Here the representation domain isn’t a mathematical structure, it’s marks on a piece of paper, or a pattern of colored dots on a computer screen.

In the representational systems we'll mainly be concerned with, the representation domain is neither simple mathematical structures, nor marks on paper (though patterns of dots on a computer screen come in around the edges.) Rather, our representational domains will contain computational stuff, whose nature will become clearer as we discuss it. Computational stuff has wonderful properties, so wonderful that computational representations are in use in virtually every sphere of human endeavor. As stressed earlier, the whole point of having a representation is to be able to do something more easily, or cheaper, or faster, or better in some way, and computational representations often have huge advantages over others.

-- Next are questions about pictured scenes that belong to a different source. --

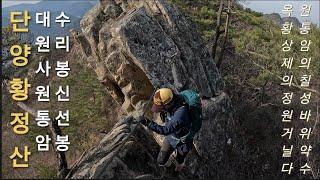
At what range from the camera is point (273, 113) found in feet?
67.6

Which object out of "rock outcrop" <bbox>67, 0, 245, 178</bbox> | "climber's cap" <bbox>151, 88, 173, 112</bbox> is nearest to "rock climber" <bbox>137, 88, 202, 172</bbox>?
"climber's cap" <bbox>151, 88, 173, 112</bbox>

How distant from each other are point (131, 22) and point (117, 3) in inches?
117

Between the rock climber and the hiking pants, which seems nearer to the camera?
the rock climber

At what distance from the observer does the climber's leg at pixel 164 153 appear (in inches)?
362

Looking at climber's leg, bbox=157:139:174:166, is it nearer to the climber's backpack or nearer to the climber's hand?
the climber's hand

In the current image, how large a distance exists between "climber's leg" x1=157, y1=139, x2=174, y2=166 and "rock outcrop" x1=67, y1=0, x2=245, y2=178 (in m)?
0.60

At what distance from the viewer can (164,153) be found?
30.2ft

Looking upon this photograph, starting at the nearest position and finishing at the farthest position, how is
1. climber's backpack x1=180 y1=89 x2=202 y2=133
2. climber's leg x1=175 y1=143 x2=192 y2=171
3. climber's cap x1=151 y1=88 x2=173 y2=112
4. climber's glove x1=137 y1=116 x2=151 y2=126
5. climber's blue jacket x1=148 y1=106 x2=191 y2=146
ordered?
climber's cap x1=151 y1=88 x2=173 y2=112
climber's blue jacket x1=148 y1=106 x2=191 y2=146
climber's glove x1=137 y1=116 x2=151 y2=126
climber's backpack x1=180 y1=89 x2=202 y2=133
climber's leg x1=175 y1=143 x2=192 y2=171

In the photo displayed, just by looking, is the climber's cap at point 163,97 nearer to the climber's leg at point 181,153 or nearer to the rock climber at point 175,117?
the rock climber at point 175,117

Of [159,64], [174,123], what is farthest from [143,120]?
[159,64]

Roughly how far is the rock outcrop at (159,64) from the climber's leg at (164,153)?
596 millimetres

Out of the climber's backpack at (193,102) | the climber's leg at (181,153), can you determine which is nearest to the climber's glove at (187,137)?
the climber's leg at (181,153)

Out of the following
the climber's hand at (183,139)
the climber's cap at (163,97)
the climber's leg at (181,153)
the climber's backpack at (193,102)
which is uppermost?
the climber's cap at (163,97)

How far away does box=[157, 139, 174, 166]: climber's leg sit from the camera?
9.20 meters
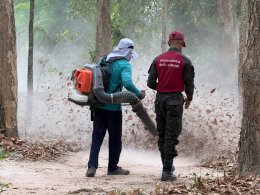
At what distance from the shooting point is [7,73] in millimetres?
10961

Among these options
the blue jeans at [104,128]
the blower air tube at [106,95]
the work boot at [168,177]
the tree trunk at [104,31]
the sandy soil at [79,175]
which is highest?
the tree trunk at [104,31]

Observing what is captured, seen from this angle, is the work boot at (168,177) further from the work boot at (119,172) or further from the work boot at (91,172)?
the work boot at (91,172)

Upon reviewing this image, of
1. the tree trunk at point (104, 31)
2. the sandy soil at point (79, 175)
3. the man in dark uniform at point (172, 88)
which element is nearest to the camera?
the sandy soil at point (79, 175)

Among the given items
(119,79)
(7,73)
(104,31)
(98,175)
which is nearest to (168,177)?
(98,175)

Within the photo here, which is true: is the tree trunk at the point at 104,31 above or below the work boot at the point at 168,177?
above

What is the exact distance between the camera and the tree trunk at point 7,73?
1090cm

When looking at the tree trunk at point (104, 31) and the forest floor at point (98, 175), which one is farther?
the tree trunk at point (104, 31)

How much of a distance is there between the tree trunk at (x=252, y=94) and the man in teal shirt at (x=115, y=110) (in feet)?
5.96

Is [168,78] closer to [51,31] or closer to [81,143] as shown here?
[81,143]

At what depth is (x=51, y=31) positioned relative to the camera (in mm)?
48031

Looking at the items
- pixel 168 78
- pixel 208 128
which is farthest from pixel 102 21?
pixel 168 78

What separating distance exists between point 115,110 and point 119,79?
47cm

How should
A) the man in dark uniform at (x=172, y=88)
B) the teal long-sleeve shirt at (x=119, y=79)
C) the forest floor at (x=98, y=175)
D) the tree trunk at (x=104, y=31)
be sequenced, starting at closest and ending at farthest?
the forest floor at (x=98, y=175)
the man in dark uniform at (x=172, y=88)
the teal long-sleeve shirt at (x=119, y=79)
the tree trunk at (x=104, y=31)

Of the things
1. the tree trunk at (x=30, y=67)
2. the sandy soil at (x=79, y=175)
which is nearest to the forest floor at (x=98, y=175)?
the sandy soil at (x=79, y=175)
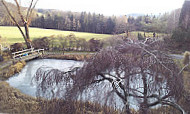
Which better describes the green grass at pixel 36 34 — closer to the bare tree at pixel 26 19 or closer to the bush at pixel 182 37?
the bare tree at pixel 26 19

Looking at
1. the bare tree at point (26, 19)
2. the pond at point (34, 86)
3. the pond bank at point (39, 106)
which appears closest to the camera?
the pond at point (34, 86)

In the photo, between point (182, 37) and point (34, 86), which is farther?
point (182, 37)

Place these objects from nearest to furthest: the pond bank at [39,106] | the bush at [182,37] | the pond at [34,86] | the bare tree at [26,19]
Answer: the pond at [34,86]
the pond bank at [39,106]
the bare tree at [26,19]
the bush at [182,37]

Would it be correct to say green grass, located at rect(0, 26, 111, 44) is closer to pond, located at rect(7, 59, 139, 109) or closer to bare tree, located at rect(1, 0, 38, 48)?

Like the advantages of measurement, the advantages of computational representations often go unnoticed, even when we use them. Here are a few examples.

• If I create a computational representation of something, someone can access that representation, and use it to do work, on the other side of the world, incredibly quickly, and at incredibly little cost.

• Computational representations can easily be accessed in other times, as well as in other places. That is, they are easy and cheap to store and retrieve. The contents of all the books in all the libraries in the world can be stored in computers that fit in two standard shipping containers, each 20x8x8 feet; see http://www.archive.org/web/petabox.php.

• Many operations on computational representations can be automated, meaning that they can be carried out by a machine, rather than a person. This often offers huge advantages in speed, accuracy, and cost.